What about the less than supportive spouse who doesn't like the idea of you starting a business? What about the whiny kids who would rather jump off the walls than take a nap for you when you really need to get work done?
What about the meddling in-laws who come over unannounced?
What about the university who's just overcharged you for last semester and who you can't get a hold of to have the billing error fixed?
What about being thankful for the not-so-great stuff?
What most of us fail to realize is this:
The "bad" experiences are our greatest teachers and
they have, within them, the most powerful leessons.
It amazes me how easy we forget our blessings when having a bad day.
I woke up this morning and things didn't go as planned.
#1- I woke up late (I'm usually up by 5 am) and I woke up at 8:30 am.
Waking up late for me is like getting to work 2 hours late for anyone with a 9-5 job. I have 2 toddlers at home right now that are up at 7:30 am and if I don't get in my meditation/prayer/power of positive thinking/work window in at the crack of dawn, it doesn't get done so today, guess what? It didn't get done.

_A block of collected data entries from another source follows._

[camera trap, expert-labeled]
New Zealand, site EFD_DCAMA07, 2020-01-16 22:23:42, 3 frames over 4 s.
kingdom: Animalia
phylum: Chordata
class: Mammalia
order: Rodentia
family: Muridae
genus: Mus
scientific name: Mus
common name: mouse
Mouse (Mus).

#2- Unmeditated and very agitated, I tried to do work and get my "to-do" list done (I have a ton of to-do lists; I'm a list woman) and between the toddlers bickering, my 12 yr old asking philosophical questions (he's so smart!) and having to cook in between, very little work got done, to the point where I went into my room and cried. Yes, I cried...
Add to that the fact that the Internet was slow, my email communications provider's website wasn't working and I was feeling a slight tinge of writer's block and it was a doozy of a morning/afternoon.

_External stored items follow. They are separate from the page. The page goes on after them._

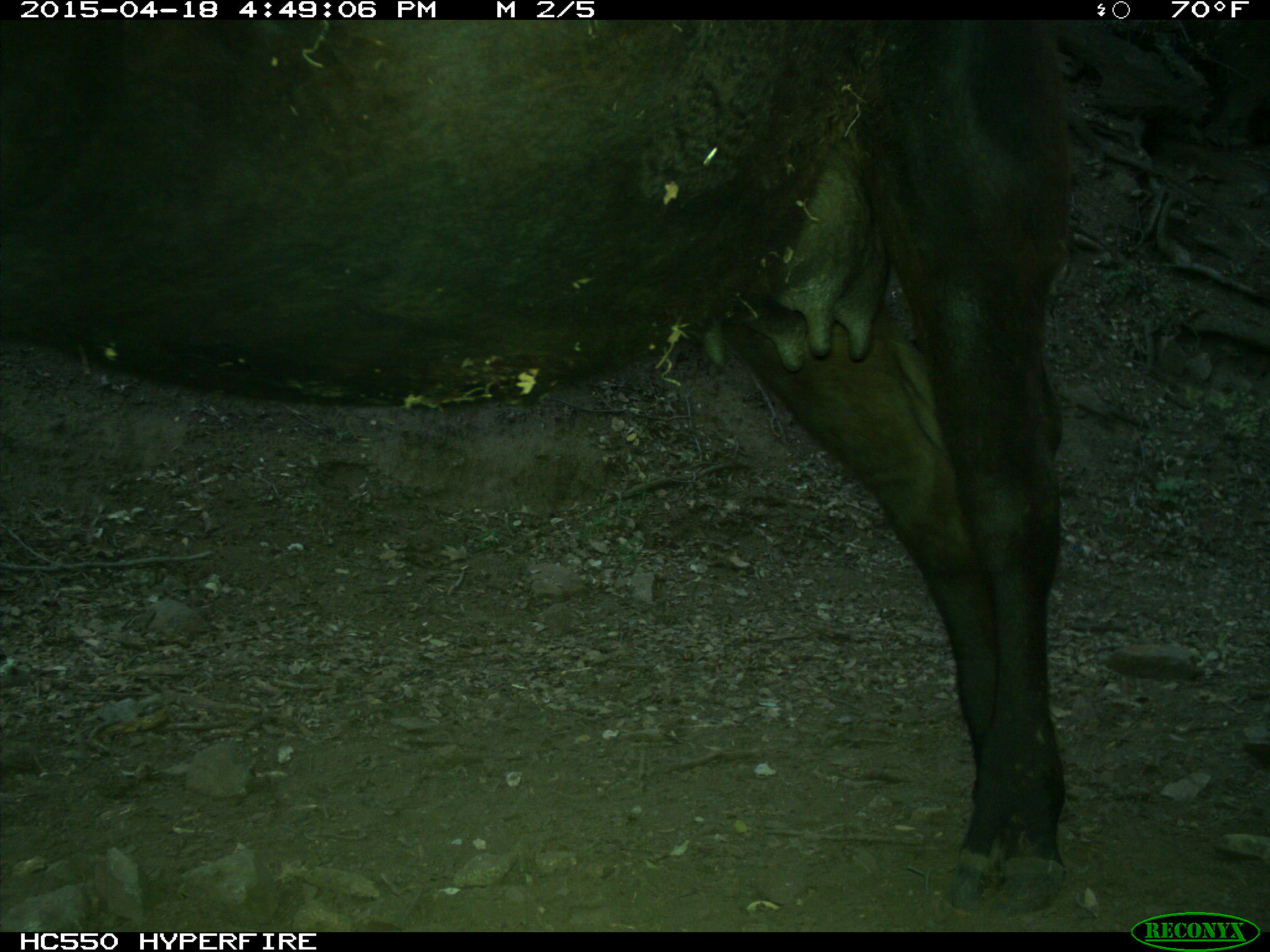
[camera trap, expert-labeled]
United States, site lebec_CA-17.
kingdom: Animalia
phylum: Chordata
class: Mammalia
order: Artiodactyla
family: Bovidae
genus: Bos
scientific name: Bos taurus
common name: domestic cow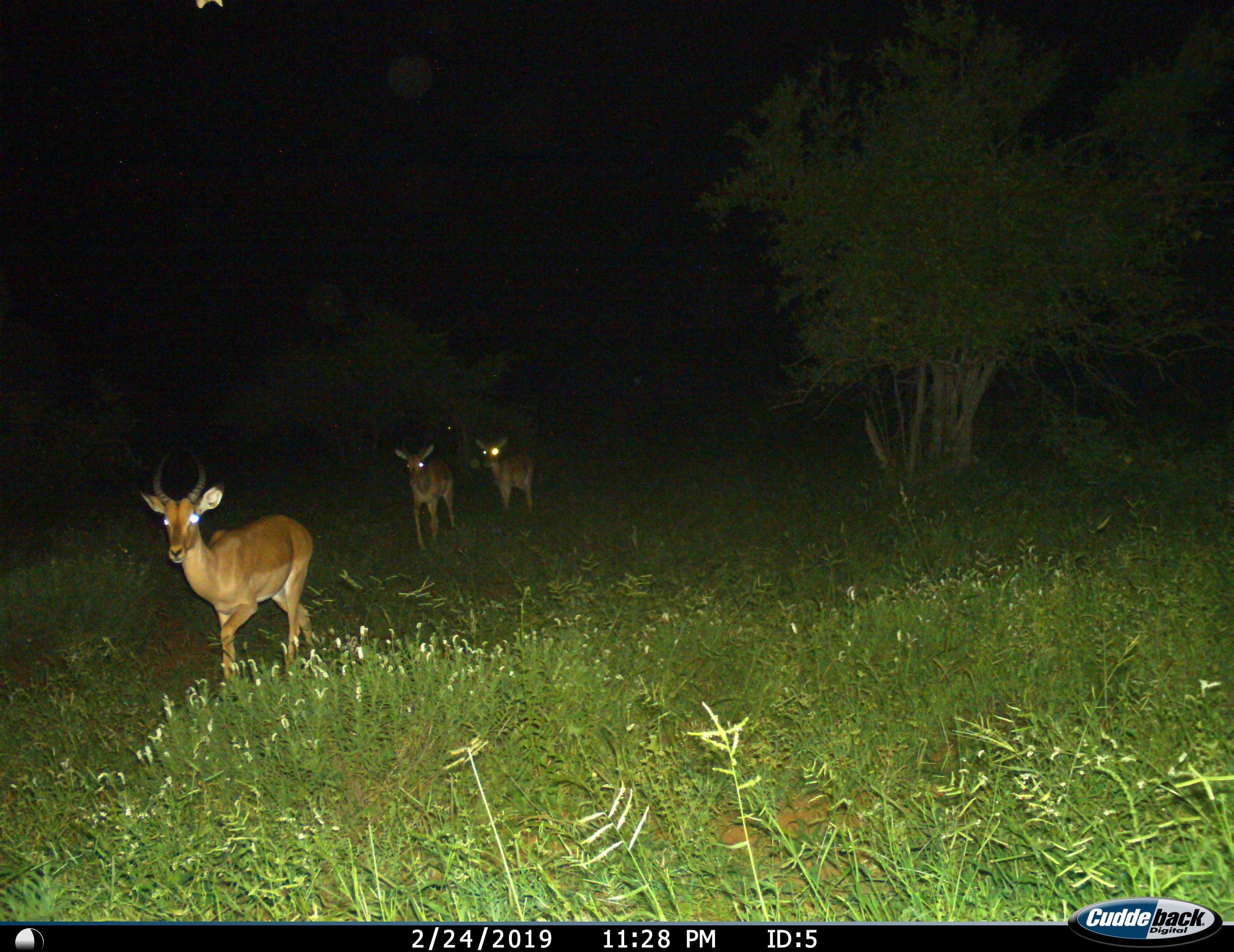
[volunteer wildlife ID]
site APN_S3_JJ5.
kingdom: Animalia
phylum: Chordata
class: Mammalia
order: Artiodactyla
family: Bovidae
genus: Aepyceros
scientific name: Aepyceros melampus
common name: impala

Finally, I did the smart thing: I surrendered. I took a shower, said my affirmations, got dressed and took a long nap (thank God for grandmas who can watch their grandchildren). I woke up refreshed, renewed and with a very different perspective.
All morning long, I'd focused on what I wasn't able to do. I was focused on doing things my way and was completely resisting going with the flow. I was missing out on opportunities for gratitude because I was so set on seeing what wasn't working. A nap solved that issue because I rested and with rested eyes, you see things much differently.
I woke up and realized that I am so blessed. My children are healthy, happy, rambunctious and full of energy. They love life and their simple appreciation for my time teaches me how to love life as well.
I looked at my 3 year old and, for a moment, was brought back to a time when I was pregnant with her, sitting in an Ob/Gyn's office, having an ultrasound, being told that she might have Downs Syndrome. They asked me if I wanted to terminate the pregnancy. I flashed back to that devastating moment and, all of a sudden, I was reminded just how blessed I am. That child was born absolutely healthy, no Downs Syndrome and she is fiercely independent, fiercely vivacious, and absolutely loving. Is there any greater gift?
For the last two days, I've been thinking about a line out of Louise L. Hay's "You Can Heal Your Life." In it, she says, "Money is the easiest thing to demonstrate." The first time I read that, I thought "HUH?" but thinking about the miracle that is my daughter, I see how right she is.
You can't pay for good health. There's no amount of money you can pay to not have a child with Downs Syndrome. Love is priceless. Family is priceless. Every major thing in life that is essential to living, including breathing, is FREE.
It's time to be grateful for everything, even the bad experiences because within the bad experiences of life are miracles we may not be able to fully see until long after they've passed. I teach about extraordinary success because every day I live it. I'm learning that the extraordinary part of success comes in the ordinary aspects of living, that courage is a choice, and that gratitude is a requirement.
Joy in the storm is a life lesson; don't worry if you're not getting it the first 5,000 times a bad day hits. It comes with time and, eventually, when it storms in your life, you learn how to dance in the rain.